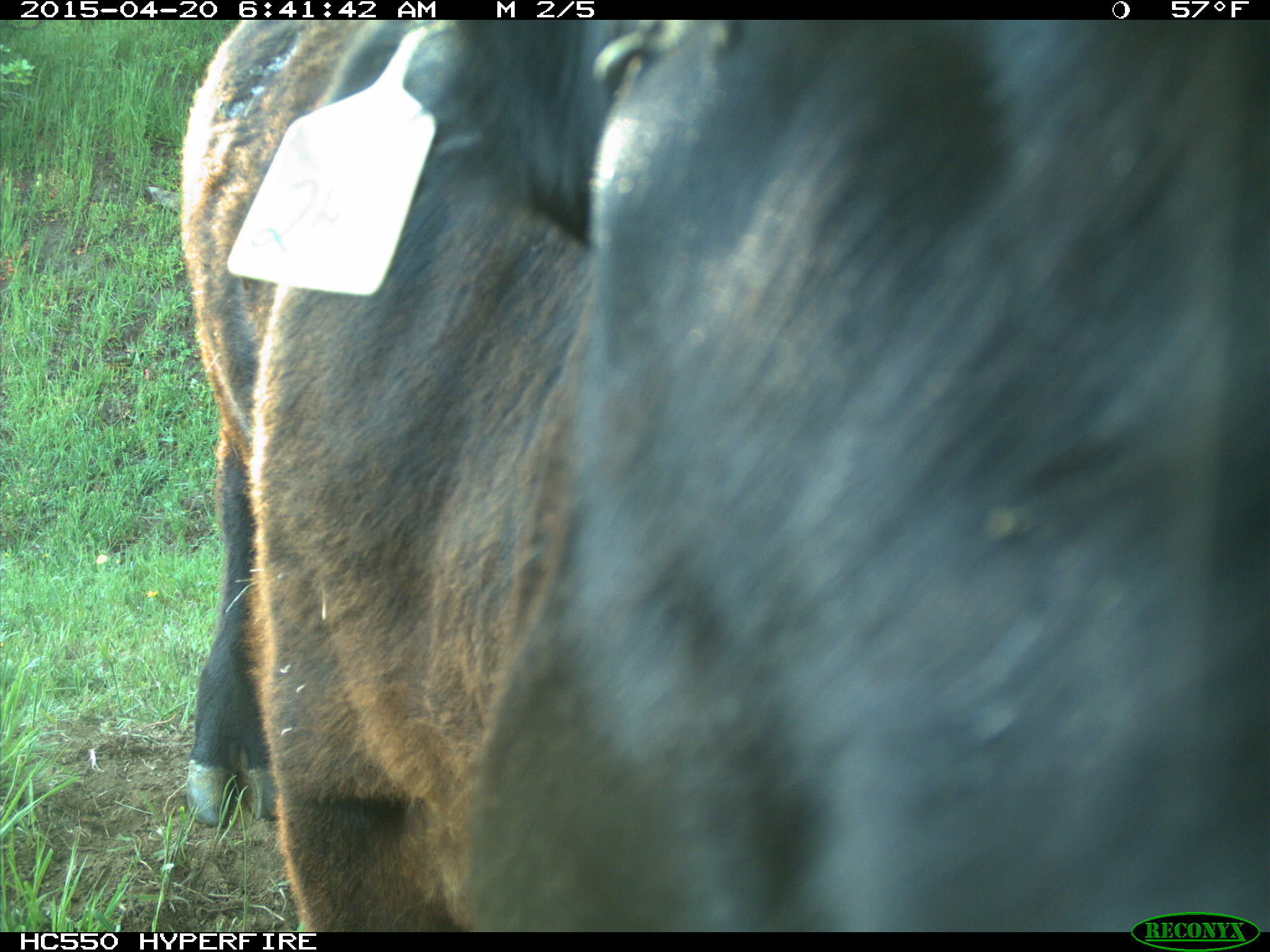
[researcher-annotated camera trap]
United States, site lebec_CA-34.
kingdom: Animalia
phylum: Chordata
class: Mammalia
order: Artiodactyla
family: Bovidae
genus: Bos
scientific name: Bos taurus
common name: domestic cow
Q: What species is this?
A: Bos taurus (domestic cow).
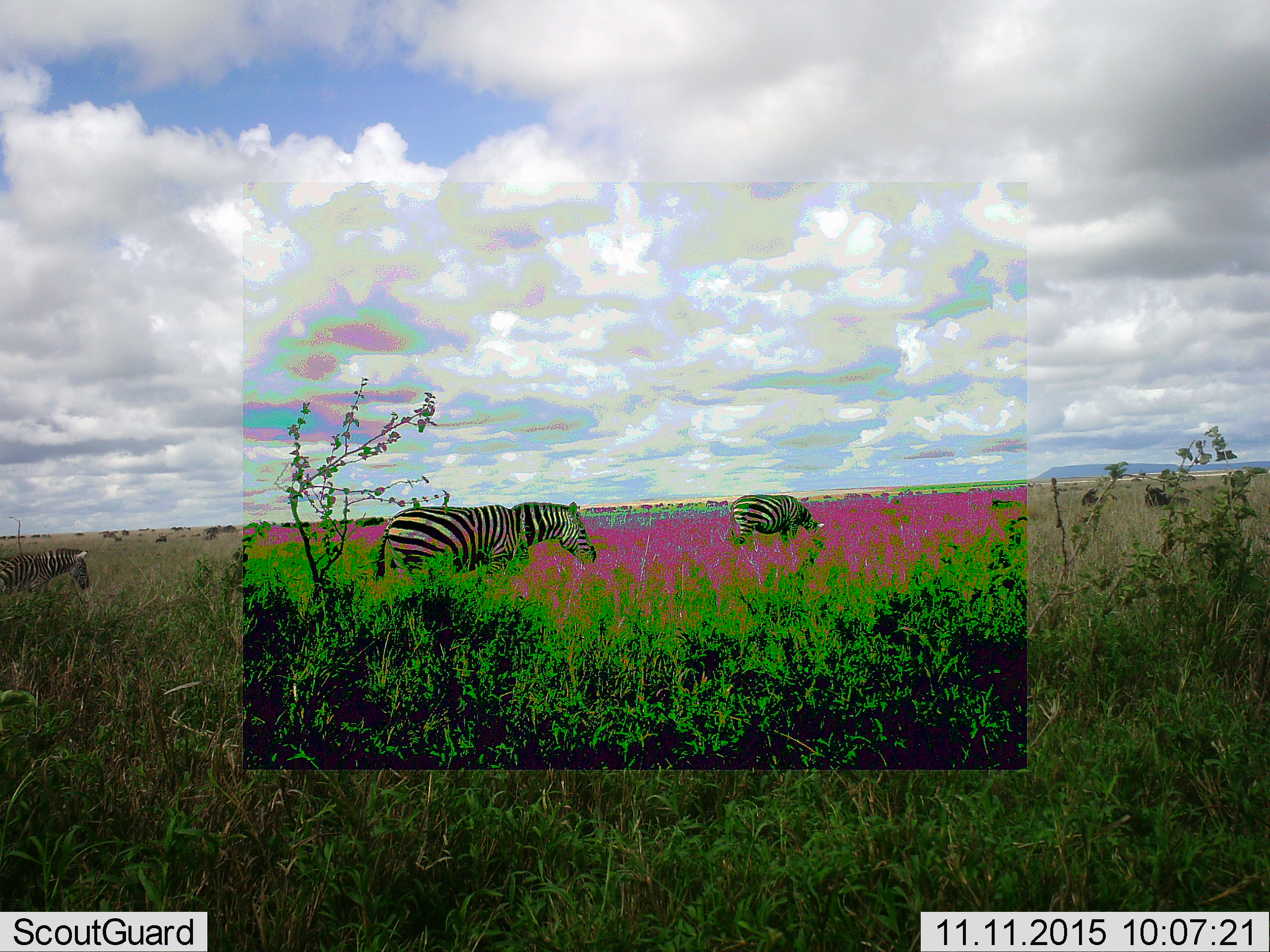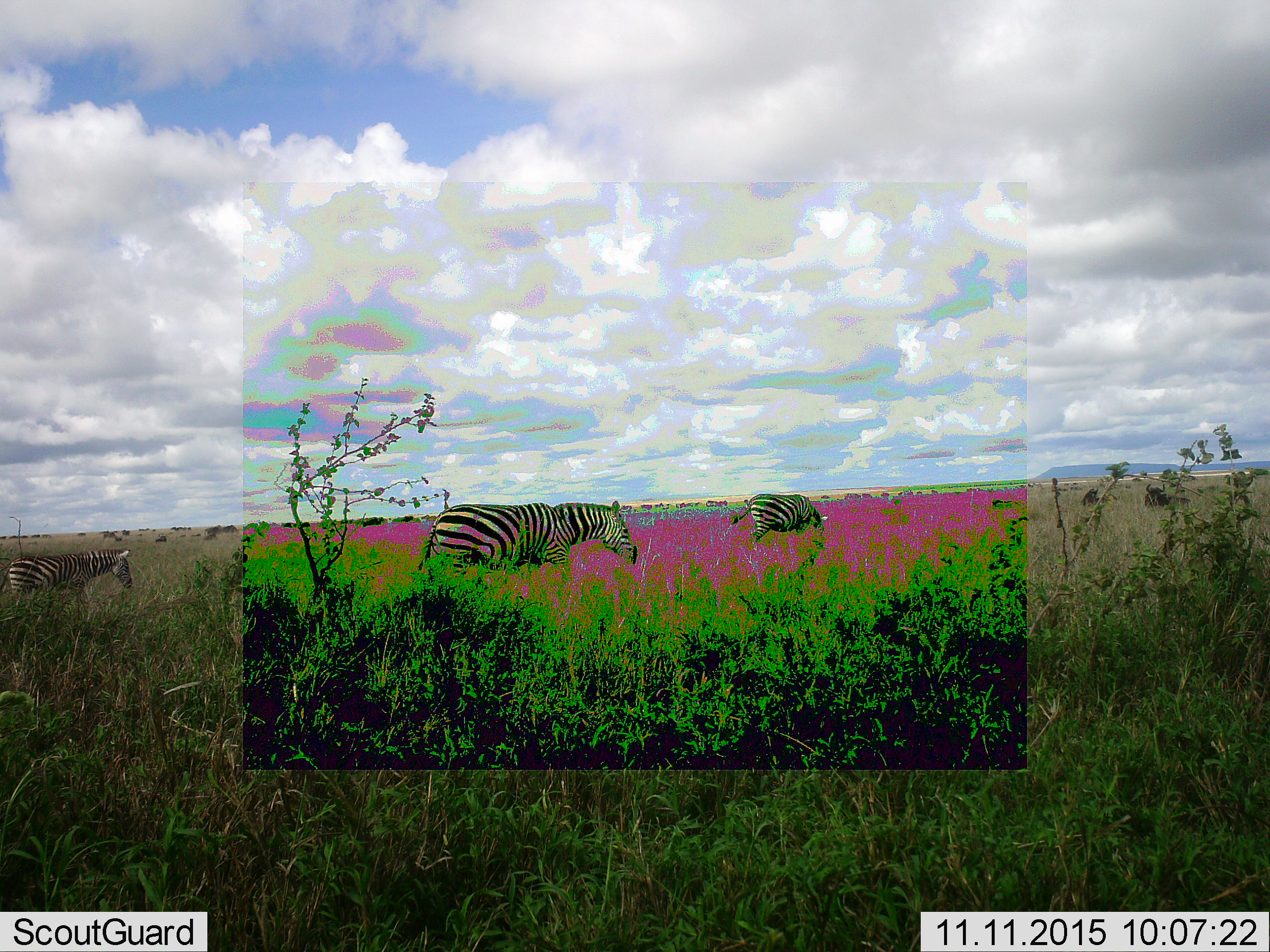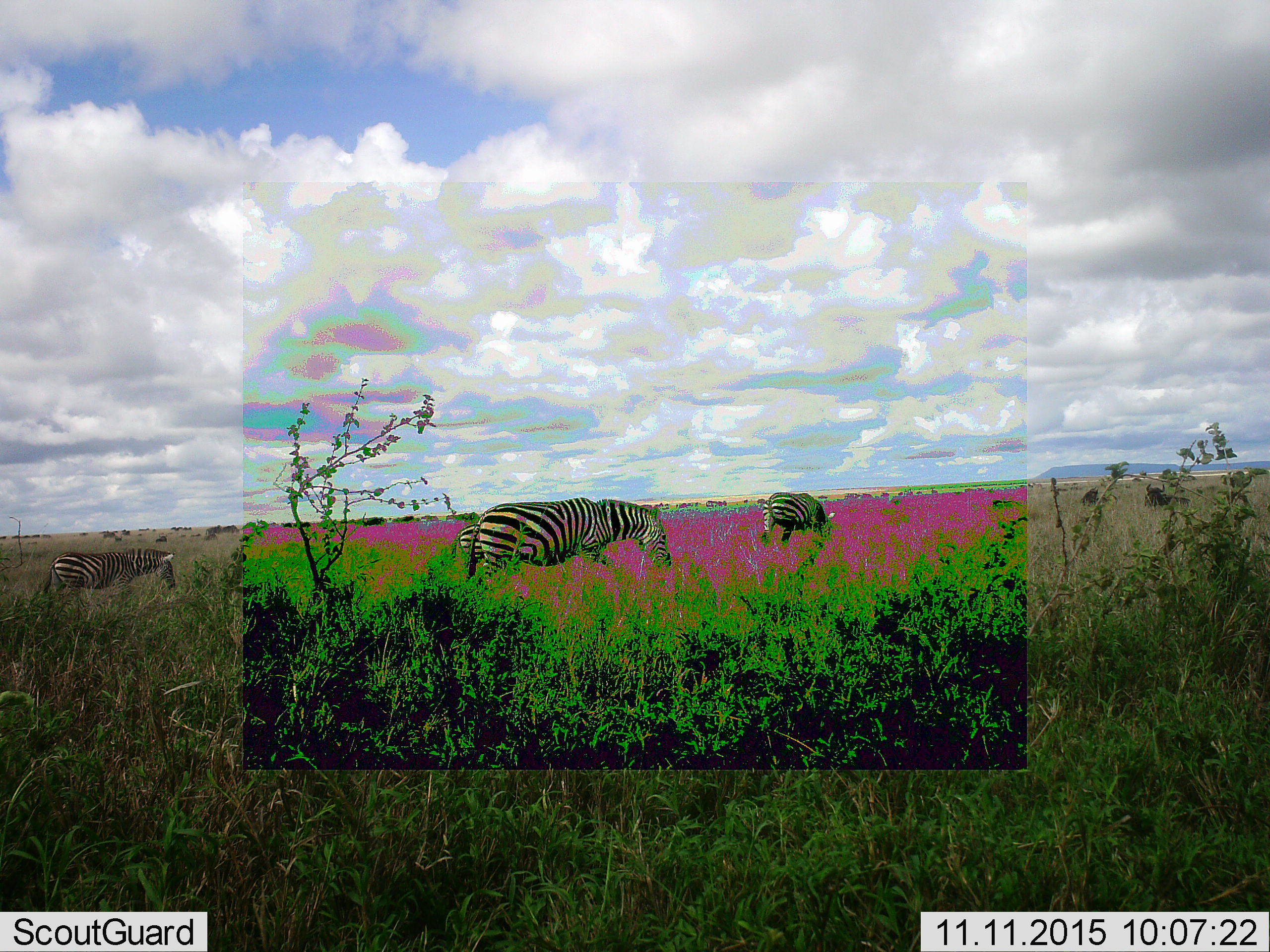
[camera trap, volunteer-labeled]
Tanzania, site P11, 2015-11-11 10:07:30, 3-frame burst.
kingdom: Animalia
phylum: Chordata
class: Mammalia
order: Perissodactyla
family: Equidae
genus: Equus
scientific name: Equus quagga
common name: plains zebra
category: zebra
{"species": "zebra (plains zebra) (Equus quagga)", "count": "3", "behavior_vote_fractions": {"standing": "22%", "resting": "0%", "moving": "100%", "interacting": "0%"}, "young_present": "0%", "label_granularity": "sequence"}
********************
■ What is expected ■
Every word of the data should be reproduced exactly; please omit any pictures.

■ Task answer ■
[researcher-annotated camera trap]
United States, site lebec_CA-34.
kingdom: Animalia
phylum: Chordata
class: Mammalia
order: Artiodactyla
family: Bovidae
genus: Bos
scientific name: Bos taurus
common name: domestic cow
Q: What species is this?
A: Bos taurus (domestic cow).
[camera trap, volunteer-labeled]
Tanzania, site P11, 2015-11-11 10:07:30, 3-frame burst.
kingdom: Animalia
phylum: Chordata
class: Mammalia
order: Perissodactyla
family: Equidae
genus: Equus
scientific name: Equus quagga
common name: plains zebra
category: zebra
{"species": "zebra (plains zebra) (Equus quagga)", "count": "3", "behavior_vote_fractions": {"standing": "22%", "resting": "0%", "moving": "100%", "interacting": "0%"}, "young_present": "0%", "label_granularity": "sequence"}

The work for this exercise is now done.